Empowerment
Empowering women, helping them become independent and improving their lives in certain parts of the world can be an extremely difficult task. This is one of the missions that IKEA wishes to carry out with its Social Entrepreneurs programme and its Foundation.
Empowering women in India as well: “There are projects that change lives”
To ensure better quality of life for women and their communities they must be given tools to increase self-confidence, pride, financial empowerment, optimism and the strength to change.
These are strong and hard-working women who create unique and original products. Many of them, like Saroj, have left a harsh past behind them, which they have managed to overcome thanks to IKEA and their amazing perseverance.
“I was married at 15. I never had the chance of becoming who I wanted to be”.
Saroj, who is now 31, was raised in a poor Indian village in Uttar Pradesh. She has another 5 siblings whose father, a farmer, could not afford to keep in school beyond year eight. “When I was a little girl I went to school and was very happy. I had a lot of friends", she recalls.
“Now all those memories have been almost completely erased from my mind. When I arrived at my husband’s house, I forgot everything".
Saroj has 4 children and, until recently, had no money or skills. She also lacked her husband’s permission to earn a living for herself. “My husband had very little work. He only worked occasionally”, she explains. "I knew that if I got a job, we would have less hardship".
Today Saroj is an empowered and independent woman
Saroj’s outlook for the future changed when the representatives of a programme to empower women of the IKEA Foundation arrived in her village.
“They assembled a group of 12 women and told us we could learn to embroider and to sew”, Saroj tells us.

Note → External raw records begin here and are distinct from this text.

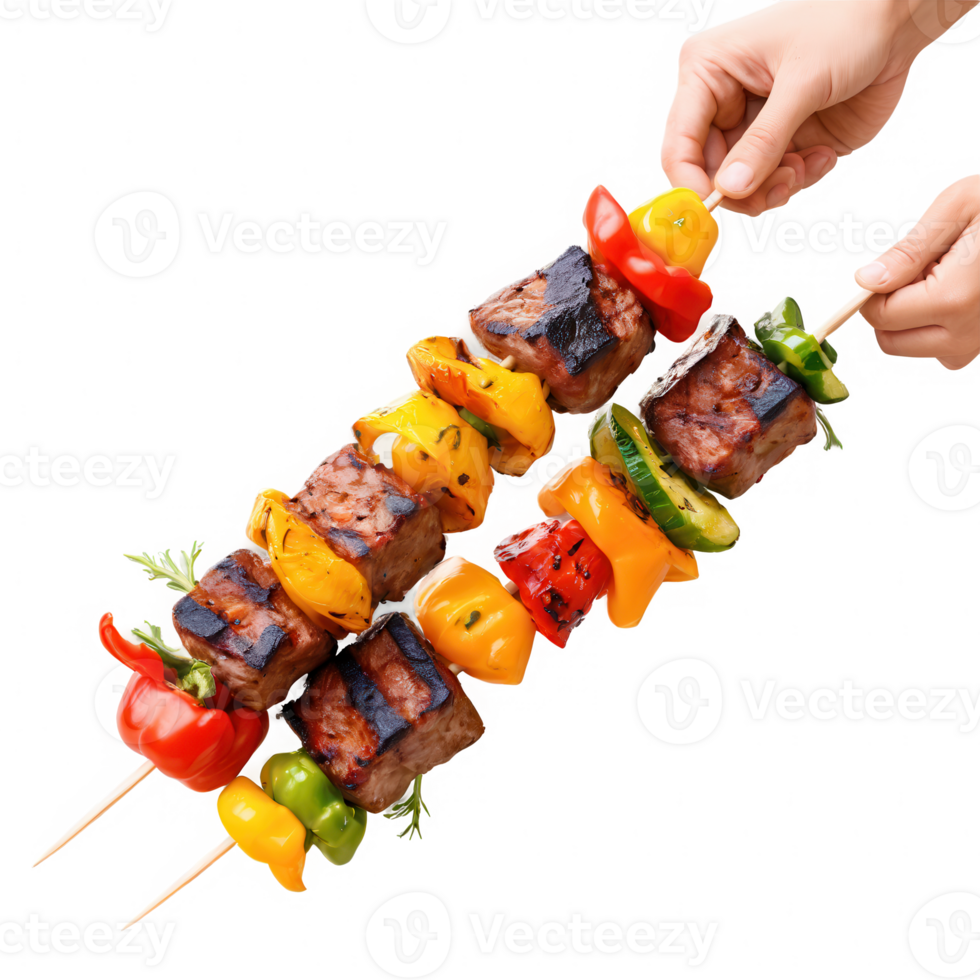 A person holding a skewer with meat and vegetables png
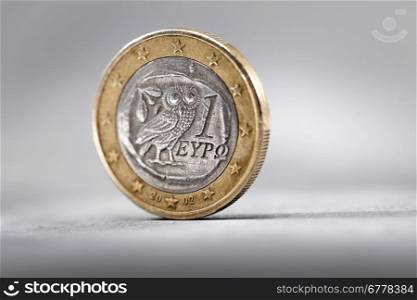 Greek 1 Euro Coin on grey background.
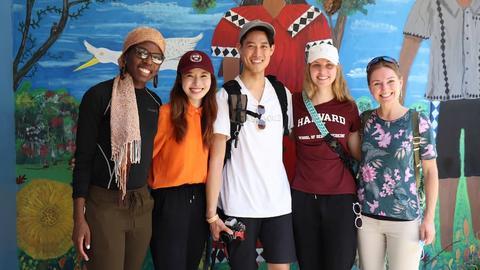 Students casually dressed stand in front of a brightly painted mural.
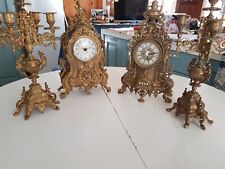 orologi e candelabri in ottone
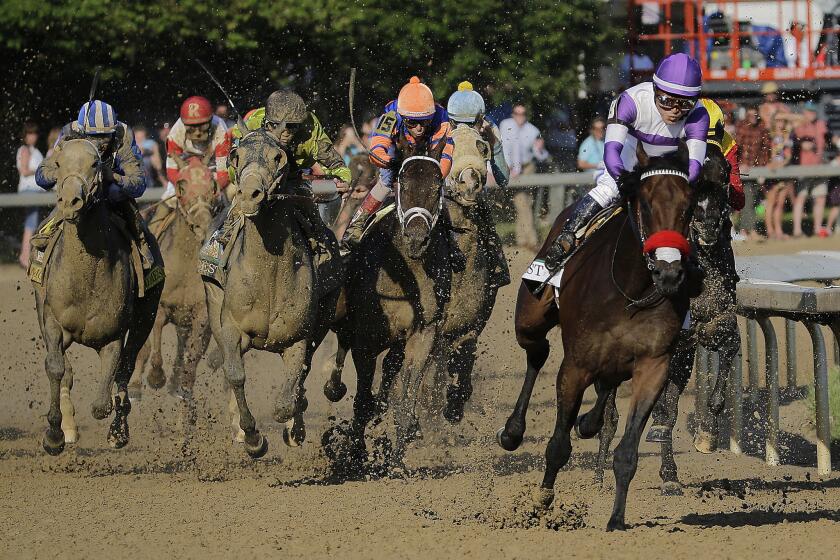 Nyquist, with Mario Gutierrez aboard, pulls away from the field at the top of the homestretch during the 142nd Kentucky Derby.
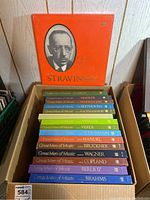 Photo of a cardboard box with multiple Time Life vinyl record box sets stacked neatly, showing colorful spines with composer names and series title 'Great Men of Music'.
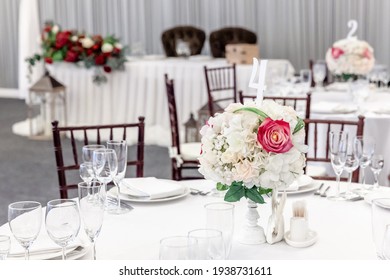 Fancy Table Set For Dinner With Flower Composition In Restaurant, Luxury Interior Background. Wedding Elegant Banquet Decoration And Items For Food Arranged By Catering Service On White Table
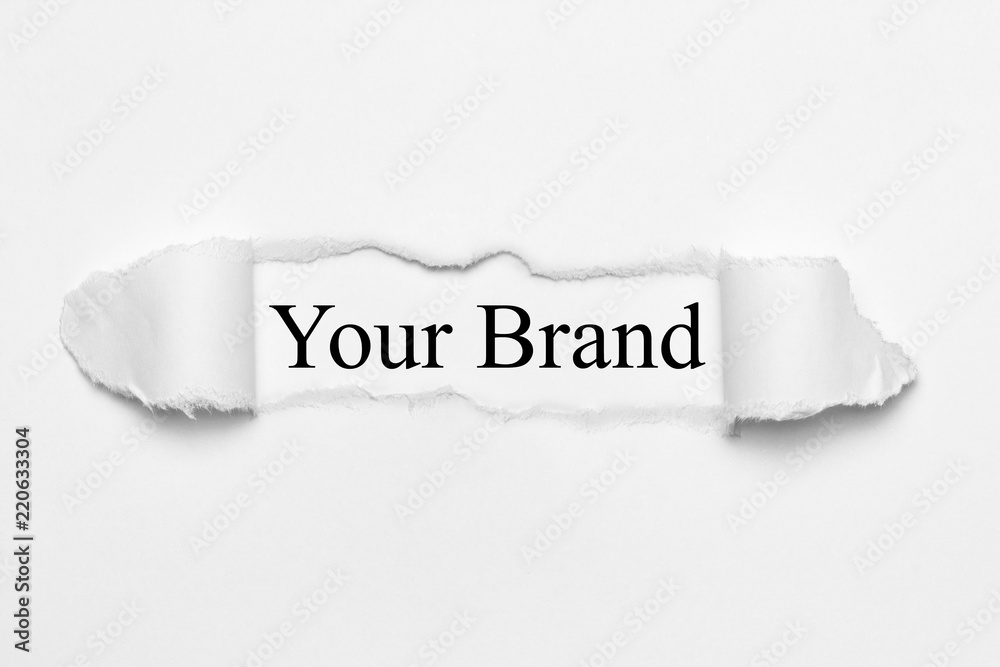 Your Brand on white torn paper Your Brand on white torn paper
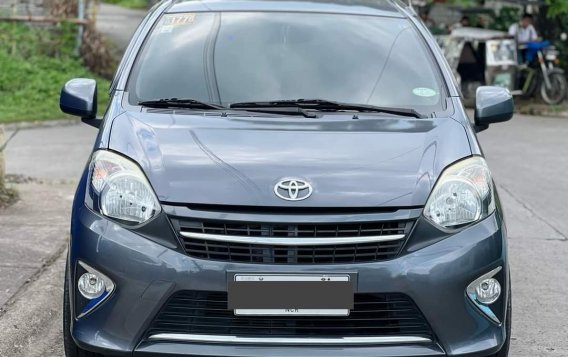 Sell White 2014 Toyota Wigo in Manila-1
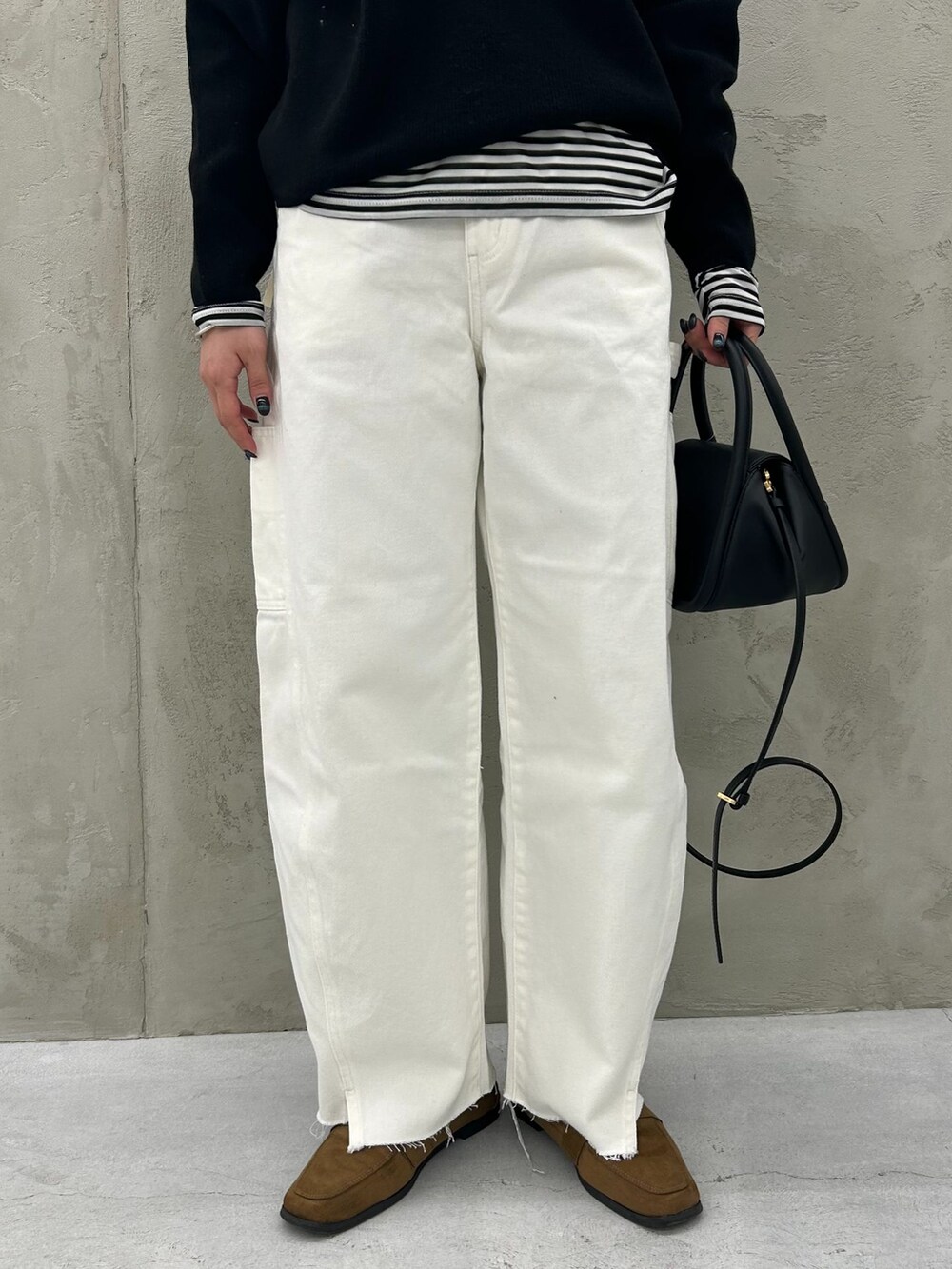 ホワイト系のデニムパンツ、ブラック系のTシャツ/カットソー、ブラック系のニット/セーターを着用したレディースの冬コーディネートの9枚目の写真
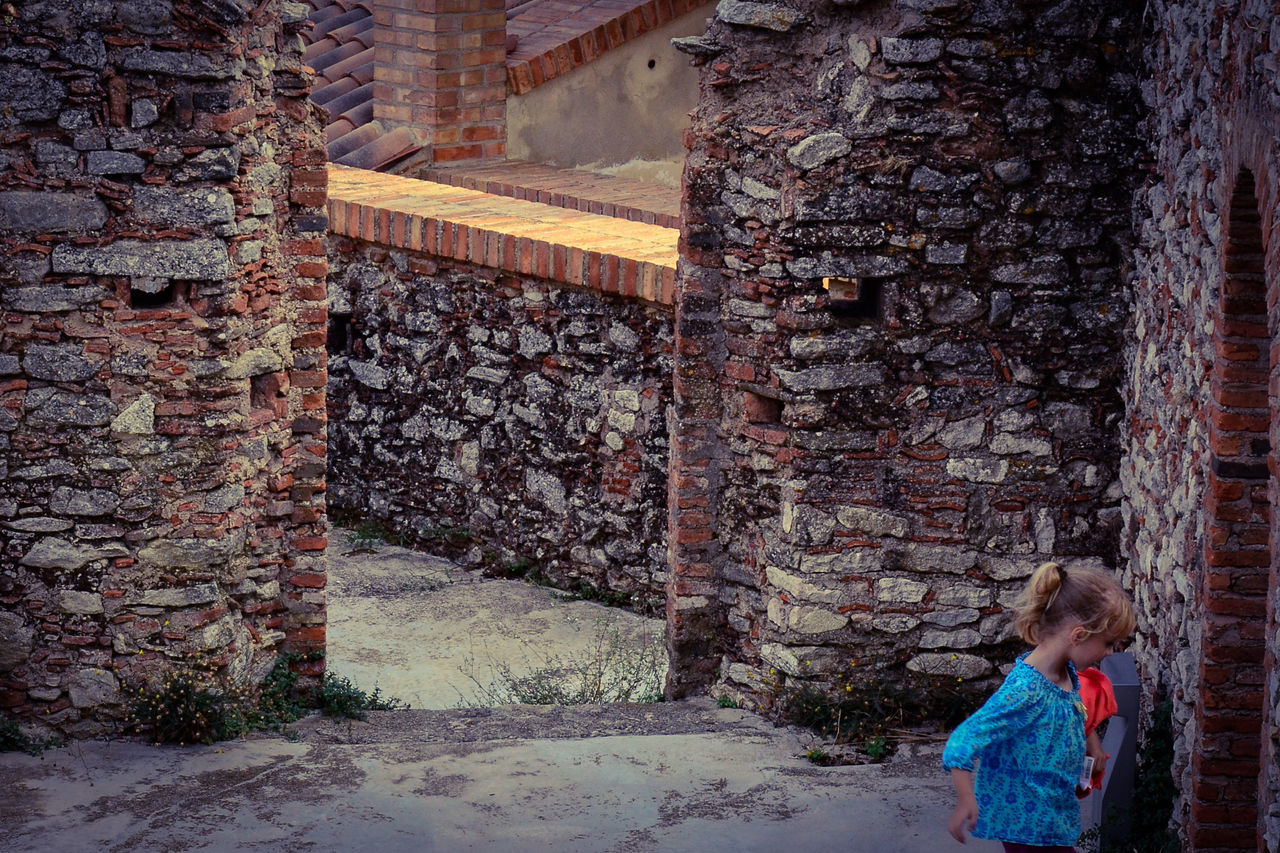 FULL LENGTH OF WOMAN STANDING BY WALL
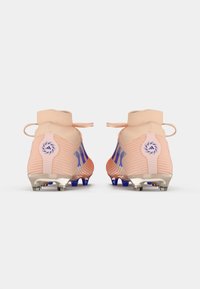 Botas de fútbol color melocotón claro con diseño estriado, acentos azules, cuello alto y tachuelas plateadas en una suela texturada. Incluye detalle del logo en la parte trasera.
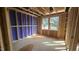 Unfinished bedroom featuring stud framing, plywood subfloor, two windows offering natural light, and exposed roof rafters at 3934 Well Fleet Drive, Fuquay Varina, NC 27526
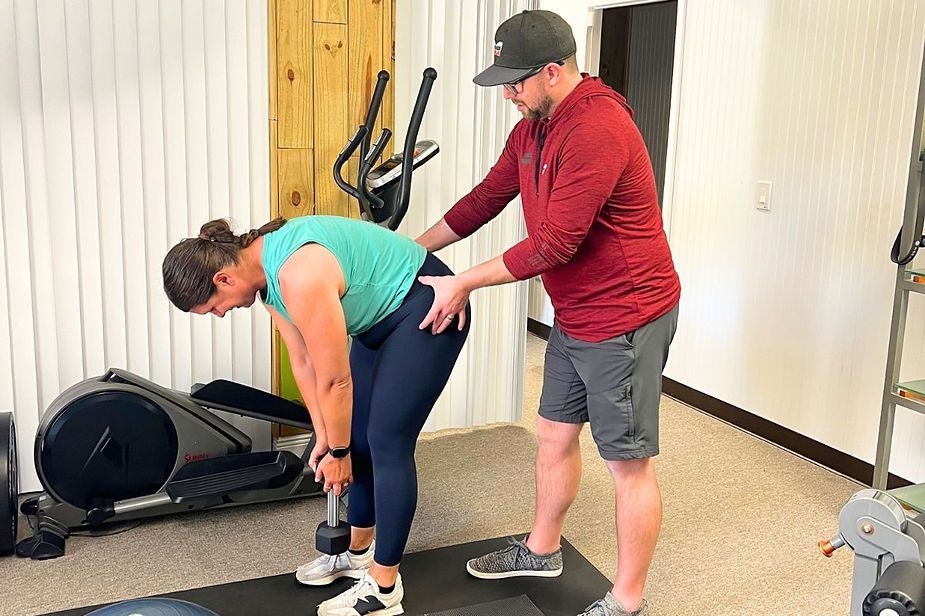 A man is helping a woman lift a dumbbell in a gym. A man is helping a woman lift a dumbbell in a gym.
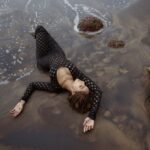 Elegant woman in a black dress lying on a sandy beach in Goa, India, with ocean waves gently washing over.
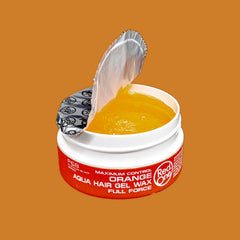 Redone open jar texture of orange gel-wax showing smooth, non-sticky creaminess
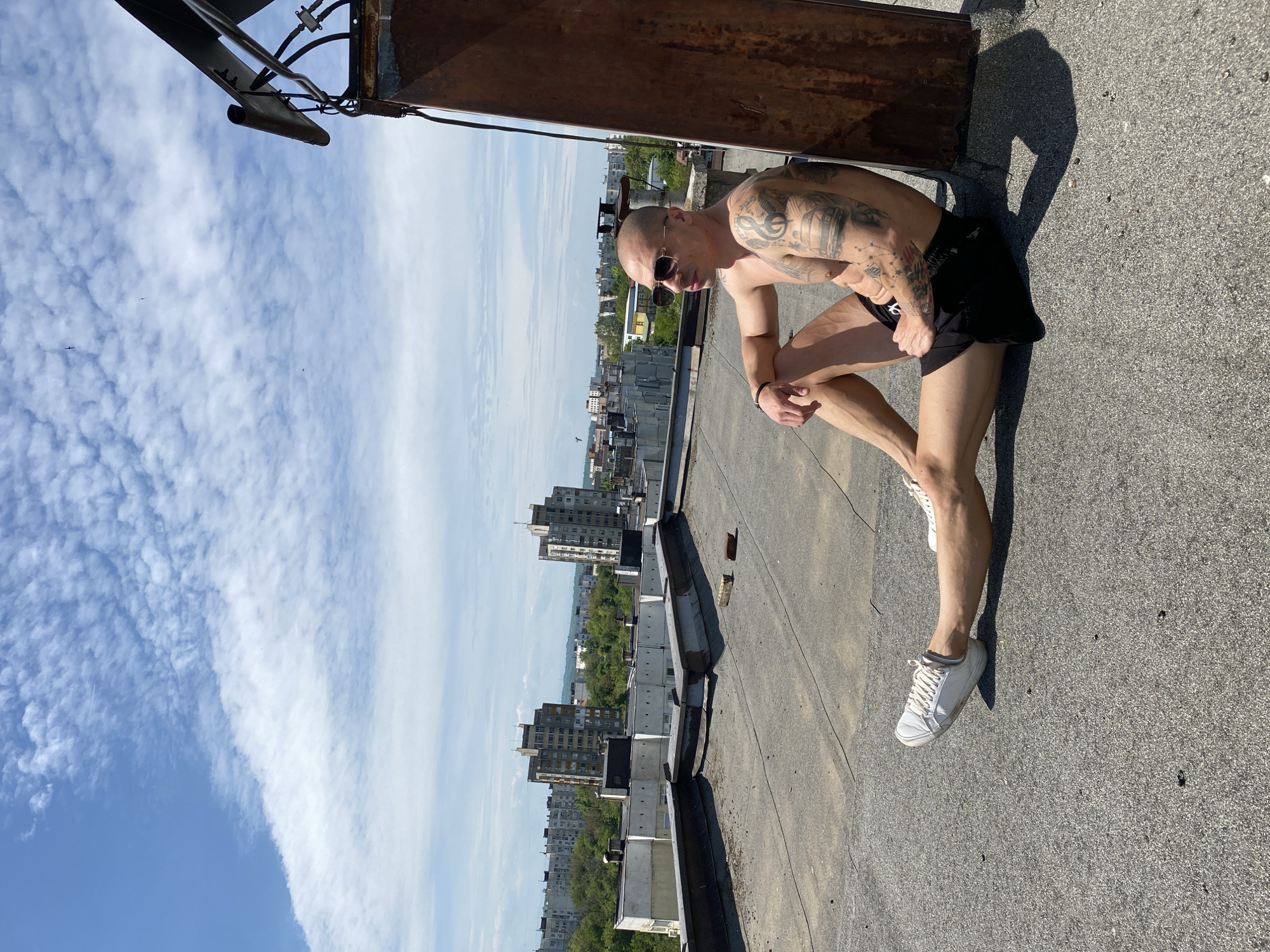A man with a shaved head and tattoos on his arms is kneeling on a flat rooftop in an urban environment. He is wearing sunglasses, black shorts, and white sneakers. Buildings are visible in the background. The sky is partly cloudy. It is not possible to confirm the location is in the city of Pleven, Bulgaria based on the imagery alone.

But her husband and other family members did not allow her to leave the house. “They told me that these were just lies. But I insisted and told them: I’ve been offered this chance and I’m going to take it, whether true or false. They were all upset with me… but I went ahead with my decision."
And her perseverance bore its fruit: Saroj now works as an artisan creating limited edition collections of household accessories that are sold in IKEA stores all over the world.
"My dream is to carry on working in this", she says. The most important thing for her is that the money she earns is allowing her to fulfil a dream she has had for her children since she was little: “All my children go to school. I want them to get far in life, to study, to progress and become whatever they want”.
We continue to fight for the equality and independence of all women in the world
At IKEA we wish to continue helping women like Saroj to become financially self-sufficient so that they and future generations have better chances in life, given that this is perfectly possible. When we empower women, we also improve the health, the education and the future of their children, as Saroj says: "A mother only wants her children to be happy and lead a good life".